DATA TO EXAMINE >>

• • •

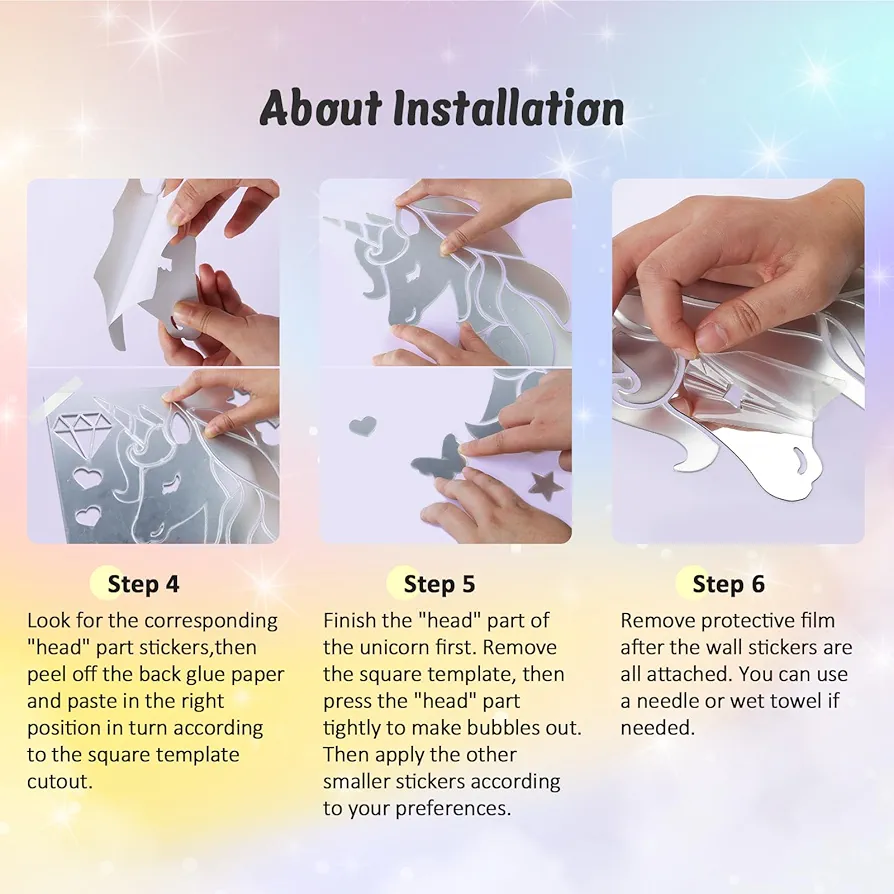 About Installation

Step 4

Look for the corresponding "head" part stickers,then peel off the back glue paper and paste in the right position in turn according to the square template cutout.

Step 5

Finish the "head" part of the unicorn first. Remove the square template, then press the "head" part tightly to make bubbles out. Then apply the other smaller stickers according to your preferences.

Step 6

Remove protective film after the wall stickers are all attached. You can use a needle or wet towel if needed.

• • •

WHAT YOU SHOULD DO >> Each record should be given again exactly, with no picture carried over.

SOLUTION TO THE EXERCISE >>
 About Installation

Step 4

Look for the corresponding "head" part stickers,then peel off the back glue paper and paste in the right position in turn according to the square template cutout.

Step 5

Finish the "head" part of the unicorn first. Remove the square template, then press the "head" part tightly to make bubbles out. Then apply the other smaller stickers according to your preferences.

Step 6

Remove protective film after the wall stickers are all attached. You can use a needle or wet towel if needed.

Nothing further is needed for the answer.